Cambodia, here we come!

Faithful readers, I can't wait until I've got free Internet access again, because wow! do I have a lot to tell. I need to keep this brief because I'm paying 100 dong a minute.

After leaving the idyllic and laidback Jungle Beach where we spent our time in hammocks and rustic beach huts, Jeff and I found ourselves in Ho Chi Minh City, or Saigon, as it used to be called. Thank God we're leaving Vietnam tomorrow, because I don't think my nerves can take much more of urban Vietnam. Motobikes rule the roads in Vietnam, and traffic signals and signs are either non-existent, out of order, or ignored. However, drivers are required to use their horn when passing and for countless other reasons, so my ears are constantly filled with the beeps! honks! and toots! of horns. There's close to eight million people in HCMC, and I think nearly all of them drive a bike. Simply crossing the street requires you to step out into traffic and just start walking -- you just have to trust that traffic will flow around you, which somehow it does from all directions. For those of you that know how awful I am to drive with since the car accident last year, I'm hoping that after this I won't be such a panicky freak.

Jeff can't believe this, but the highlight of our trip for me came yesterday, when we toured the Cu Chi Tunnels that the Viet Cong dug, lived and fought in during the American War. We watched some war propoganda film, were shown some awful primitive, yet effective death traps that the VC created for the American soldiers, and then got to shoot guns. Yes, you heard me, we bought 10 bullets at 18000 dong apiece and tried our hand at shooting Vietnamese-issue assault rifles. Oh the pictures! Frankly, after my initial enthusiasm I was pretty scared to actually pull the trigger, although there was a shooting range guard standing right next to me. Surprisingly, I was a pretty poor shot (for some reason, I thought I'd be a natural), but Jeff came "this close" to hitting the target.

After target practice, we crawled through a 30-meter length of tunnel that was terrifyingly small and dark and left my heart pounding with claustrophobia and an overactive imagination. Our tour guide then rewarded us with fresh tapioca root with ground peanuts and tea, an everyday VC snack I'm guessing.

Despite, or perhaps because, of all the entertainment value at Cu Chi, it gave me the evidence of the war that I needed to more real, more tangible, for me.
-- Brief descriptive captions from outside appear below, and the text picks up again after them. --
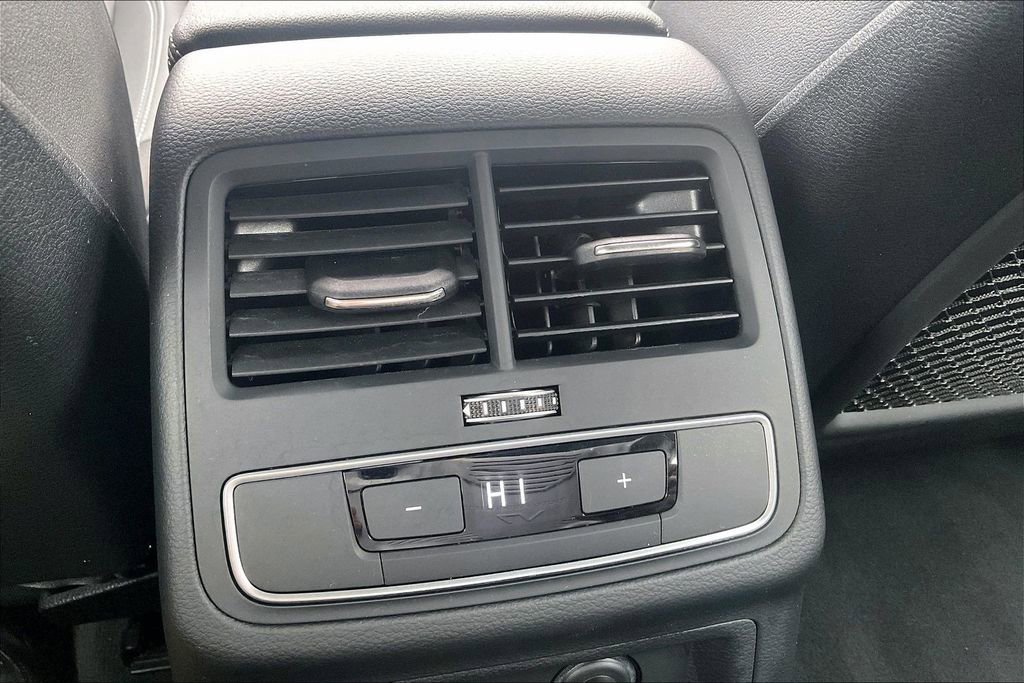 Used 2022 Audi A5 2.0T Premium Plus image 12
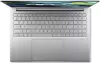 Ноутбук Acer Swift Lite 16 SFL16-51M-54BL NX.D3UCD.002 icon 4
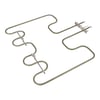 AEG Cooker & Hob Top Grill Element - Image 6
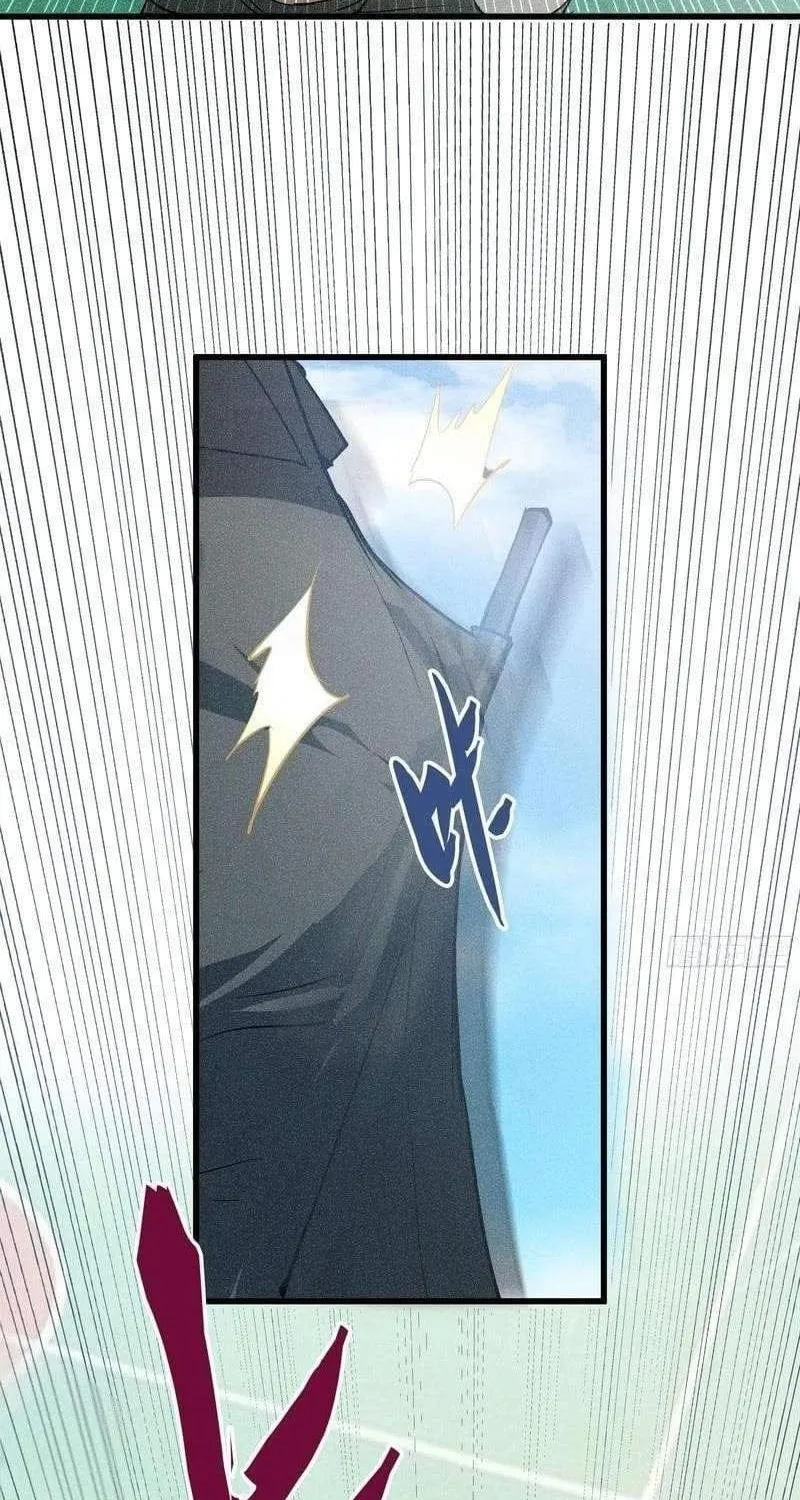 Long Chiến Đô Thị - Chap 11 - Trang 58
As someone born after the conflict, I really couldn't grasp what happened here, and to look at it today, you might think this was simply another developing nation. I also just finished reading a biography of Kim Phuc, the little Viet girl in that famous picture running naked after being hit with napalm. Experiencing present day Vietnam makes me wonder how many years and generations it will be before we know the truth and facts about what we're doing in Iraq and the true situation there.

But now it's time to make my pack hold for one more journey (the blasted thing is falling apart and I'm too cheap to buy a new one). We've heard mixed opinions on Cambodia and Siem Reap, so we're curious to go check it out for ourselves.